EXPLORE THE MATERIAL =>
1) Reproduce the stretch of the passage on Kimball Atwood's grapefruit grove from "In 1892, Kimball" through "Florida’s citrus industry.".
2) List every year mentioned in the passage on Kimball Atwood's grapefruit grove, in the order they appear.

EXCERPT PROVIDED =>
An Empire Built on Grapefruit

In 1892, Kimball Atwood, a native of Maine, moved to New York City at the age of nineteen and became successful in the insurance industry.He vacationed in Bradenton in 1890, lured by the hunting and fishing opportunities, and became a huge fan of Florida citrus — so much so that he bought property in Palmetto to plant a grapefruit grove.

An Empire Built on Grapefruit

Atwood returned to New York and over the next few years, the land was cleared. It was a laborious task, as the land was covered with dense vegetation.

After the land was cleared, a few buildings were erected and wells were drilled. Atwood was finally ready to plant. But the planting would have to wait. The Great Freeze of 1895 descended on Florida and destroyed most of Florida’s citrus industry.

DATA SHOWN =>
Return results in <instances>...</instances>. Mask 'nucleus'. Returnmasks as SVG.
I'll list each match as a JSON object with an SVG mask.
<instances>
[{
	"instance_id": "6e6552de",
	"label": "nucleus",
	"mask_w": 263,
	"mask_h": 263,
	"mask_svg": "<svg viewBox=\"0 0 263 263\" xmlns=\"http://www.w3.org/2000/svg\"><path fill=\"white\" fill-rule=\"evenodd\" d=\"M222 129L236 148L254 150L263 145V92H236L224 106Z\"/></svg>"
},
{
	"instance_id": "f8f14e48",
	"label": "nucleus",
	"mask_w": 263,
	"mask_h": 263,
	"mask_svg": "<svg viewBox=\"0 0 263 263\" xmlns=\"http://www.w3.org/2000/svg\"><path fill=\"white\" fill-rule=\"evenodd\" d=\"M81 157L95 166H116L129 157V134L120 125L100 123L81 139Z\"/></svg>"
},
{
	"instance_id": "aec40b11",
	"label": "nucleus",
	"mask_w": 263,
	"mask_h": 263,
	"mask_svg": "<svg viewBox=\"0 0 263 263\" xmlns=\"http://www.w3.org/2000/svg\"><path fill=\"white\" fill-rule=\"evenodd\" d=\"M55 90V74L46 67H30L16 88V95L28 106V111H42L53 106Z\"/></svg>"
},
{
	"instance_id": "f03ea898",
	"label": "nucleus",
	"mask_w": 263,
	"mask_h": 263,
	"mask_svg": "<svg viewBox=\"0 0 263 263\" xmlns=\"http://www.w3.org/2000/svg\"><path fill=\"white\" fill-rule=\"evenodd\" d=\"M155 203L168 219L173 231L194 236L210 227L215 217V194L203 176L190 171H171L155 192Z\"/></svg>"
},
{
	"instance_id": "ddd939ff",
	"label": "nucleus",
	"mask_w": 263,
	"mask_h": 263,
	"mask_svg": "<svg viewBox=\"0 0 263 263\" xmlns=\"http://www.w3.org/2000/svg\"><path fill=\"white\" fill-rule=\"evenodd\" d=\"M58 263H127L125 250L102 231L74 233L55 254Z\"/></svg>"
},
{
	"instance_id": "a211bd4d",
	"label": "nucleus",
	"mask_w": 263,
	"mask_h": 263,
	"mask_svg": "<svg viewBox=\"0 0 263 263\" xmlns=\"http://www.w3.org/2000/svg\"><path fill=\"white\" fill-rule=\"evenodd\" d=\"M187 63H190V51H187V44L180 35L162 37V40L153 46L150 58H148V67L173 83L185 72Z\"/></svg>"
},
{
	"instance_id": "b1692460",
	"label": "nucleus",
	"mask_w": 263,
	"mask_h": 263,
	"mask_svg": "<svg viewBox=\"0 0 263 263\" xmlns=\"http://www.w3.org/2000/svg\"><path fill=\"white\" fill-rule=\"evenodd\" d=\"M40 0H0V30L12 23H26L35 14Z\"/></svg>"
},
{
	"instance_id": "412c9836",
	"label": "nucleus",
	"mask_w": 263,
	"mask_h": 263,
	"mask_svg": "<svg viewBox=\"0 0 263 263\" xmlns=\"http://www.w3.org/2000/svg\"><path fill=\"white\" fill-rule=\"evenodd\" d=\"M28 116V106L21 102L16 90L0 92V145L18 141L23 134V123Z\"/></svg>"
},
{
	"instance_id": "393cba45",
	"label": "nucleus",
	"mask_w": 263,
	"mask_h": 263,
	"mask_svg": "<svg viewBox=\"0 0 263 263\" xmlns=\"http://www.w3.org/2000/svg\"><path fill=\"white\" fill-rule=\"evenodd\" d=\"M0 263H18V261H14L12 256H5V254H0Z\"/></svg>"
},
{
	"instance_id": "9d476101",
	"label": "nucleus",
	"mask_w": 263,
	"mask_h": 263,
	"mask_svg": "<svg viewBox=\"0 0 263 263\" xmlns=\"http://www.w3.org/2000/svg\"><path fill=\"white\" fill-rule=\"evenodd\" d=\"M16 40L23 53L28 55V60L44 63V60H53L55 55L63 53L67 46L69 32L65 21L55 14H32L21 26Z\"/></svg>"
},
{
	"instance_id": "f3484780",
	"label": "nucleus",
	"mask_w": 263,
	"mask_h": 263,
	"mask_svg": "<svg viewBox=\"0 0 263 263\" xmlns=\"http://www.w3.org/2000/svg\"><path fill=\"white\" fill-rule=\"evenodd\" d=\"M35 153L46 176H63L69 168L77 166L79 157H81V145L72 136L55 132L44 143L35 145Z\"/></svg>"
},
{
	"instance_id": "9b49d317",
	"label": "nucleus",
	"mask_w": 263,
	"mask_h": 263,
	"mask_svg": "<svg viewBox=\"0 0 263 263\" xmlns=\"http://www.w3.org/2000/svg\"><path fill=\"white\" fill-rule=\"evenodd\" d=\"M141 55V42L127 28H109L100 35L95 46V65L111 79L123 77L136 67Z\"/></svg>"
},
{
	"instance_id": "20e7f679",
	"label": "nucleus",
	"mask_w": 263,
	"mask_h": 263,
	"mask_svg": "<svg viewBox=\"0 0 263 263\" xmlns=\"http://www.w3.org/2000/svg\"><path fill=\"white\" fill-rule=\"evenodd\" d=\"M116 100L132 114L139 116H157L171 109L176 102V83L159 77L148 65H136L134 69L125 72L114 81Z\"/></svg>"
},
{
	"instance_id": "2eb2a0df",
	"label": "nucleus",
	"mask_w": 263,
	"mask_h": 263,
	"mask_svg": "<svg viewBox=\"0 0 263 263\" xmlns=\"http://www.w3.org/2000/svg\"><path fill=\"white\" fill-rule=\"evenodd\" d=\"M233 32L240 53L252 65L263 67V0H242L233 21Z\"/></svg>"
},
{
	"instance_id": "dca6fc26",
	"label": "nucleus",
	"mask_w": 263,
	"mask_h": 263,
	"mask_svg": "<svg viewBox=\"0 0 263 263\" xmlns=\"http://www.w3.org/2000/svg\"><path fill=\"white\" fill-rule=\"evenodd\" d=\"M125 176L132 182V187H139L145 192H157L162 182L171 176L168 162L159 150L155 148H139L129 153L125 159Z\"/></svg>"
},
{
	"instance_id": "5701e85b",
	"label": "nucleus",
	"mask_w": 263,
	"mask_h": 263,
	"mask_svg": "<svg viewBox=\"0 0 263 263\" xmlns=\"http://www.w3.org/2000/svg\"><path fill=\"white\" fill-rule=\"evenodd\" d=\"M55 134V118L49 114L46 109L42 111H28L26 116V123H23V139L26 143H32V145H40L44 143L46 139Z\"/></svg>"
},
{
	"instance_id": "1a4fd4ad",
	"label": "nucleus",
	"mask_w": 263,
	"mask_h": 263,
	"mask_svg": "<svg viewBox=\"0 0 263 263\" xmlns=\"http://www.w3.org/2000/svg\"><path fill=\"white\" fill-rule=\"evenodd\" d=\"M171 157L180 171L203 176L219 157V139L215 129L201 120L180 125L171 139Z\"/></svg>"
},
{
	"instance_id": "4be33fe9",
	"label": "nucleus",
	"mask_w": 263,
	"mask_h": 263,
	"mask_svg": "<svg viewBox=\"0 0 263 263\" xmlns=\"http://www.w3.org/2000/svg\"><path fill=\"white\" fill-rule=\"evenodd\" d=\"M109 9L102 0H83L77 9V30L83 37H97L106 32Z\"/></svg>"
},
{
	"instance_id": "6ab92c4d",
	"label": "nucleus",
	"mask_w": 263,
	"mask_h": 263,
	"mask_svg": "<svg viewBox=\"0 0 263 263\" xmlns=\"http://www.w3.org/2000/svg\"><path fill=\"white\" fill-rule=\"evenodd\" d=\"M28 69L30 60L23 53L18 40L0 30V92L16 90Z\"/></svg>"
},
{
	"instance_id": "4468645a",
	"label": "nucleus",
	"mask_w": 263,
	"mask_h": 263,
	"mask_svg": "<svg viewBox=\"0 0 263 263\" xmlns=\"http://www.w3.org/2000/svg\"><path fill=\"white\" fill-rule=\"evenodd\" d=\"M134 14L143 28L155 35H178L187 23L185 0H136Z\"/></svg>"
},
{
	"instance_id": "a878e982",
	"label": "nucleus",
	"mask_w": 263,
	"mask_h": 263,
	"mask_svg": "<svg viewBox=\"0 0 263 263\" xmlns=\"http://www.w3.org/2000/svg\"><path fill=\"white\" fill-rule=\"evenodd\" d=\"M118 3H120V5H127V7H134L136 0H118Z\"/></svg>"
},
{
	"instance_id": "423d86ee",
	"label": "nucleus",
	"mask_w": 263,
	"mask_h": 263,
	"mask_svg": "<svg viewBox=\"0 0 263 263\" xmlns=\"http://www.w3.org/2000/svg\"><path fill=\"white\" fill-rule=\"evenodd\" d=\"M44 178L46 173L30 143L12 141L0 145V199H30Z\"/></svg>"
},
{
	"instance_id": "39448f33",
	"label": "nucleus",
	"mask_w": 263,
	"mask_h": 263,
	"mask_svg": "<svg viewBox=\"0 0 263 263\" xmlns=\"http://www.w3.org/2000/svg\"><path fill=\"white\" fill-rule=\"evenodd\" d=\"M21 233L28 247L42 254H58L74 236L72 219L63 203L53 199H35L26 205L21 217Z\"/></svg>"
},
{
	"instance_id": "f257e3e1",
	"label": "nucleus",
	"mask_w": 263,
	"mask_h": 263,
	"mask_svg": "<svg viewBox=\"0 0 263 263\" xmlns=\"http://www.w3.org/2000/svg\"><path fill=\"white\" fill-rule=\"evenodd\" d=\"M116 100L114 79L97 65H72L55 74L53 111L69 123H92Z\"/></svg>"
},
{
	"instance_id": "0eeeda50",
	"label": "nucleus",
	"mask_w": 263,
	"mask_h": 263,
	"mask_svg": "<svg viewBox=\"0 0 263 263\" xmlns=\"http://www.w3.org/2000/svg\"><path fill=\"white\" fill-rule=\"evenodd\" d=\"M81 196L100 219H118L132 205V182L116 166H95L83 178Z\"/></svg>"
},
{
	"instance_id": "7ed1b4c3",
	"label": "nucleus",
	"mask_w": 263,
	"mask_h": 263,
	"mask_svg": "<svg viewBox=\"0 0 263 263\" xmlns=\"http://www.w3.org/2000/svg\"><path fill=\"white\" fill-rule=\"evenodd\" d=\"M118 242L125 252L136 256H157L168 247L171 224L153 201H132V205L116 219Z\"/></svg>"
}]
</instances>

RESPONSES PER TASK =>
1)
In 1892, Kimball Atwood, a native of Maine, moved to New York City at the age of nineteen and became successful in the insurance industry.He vacationed in Bradenton in 1890, lured by the hunting and fishing opportunities, and became a huge fan of Florida citrus — so much so that he bought property in Palmetto to plant a grapefruit grove.

An Empire Built on Grapefruit

Atwood returned to New York and over the next few years, the land was cleared. It was a laborious task, as the land was covered with dense vegetation.

After the land was cleared, a few buildings were erected and wells were drilled. Atwood was finally ready to plant. But the planting would have to wait. The Great Freeze of 1895 descended on Florida and destroyed most of Florida’s citrus industry.

2) 1892, 1890, 1895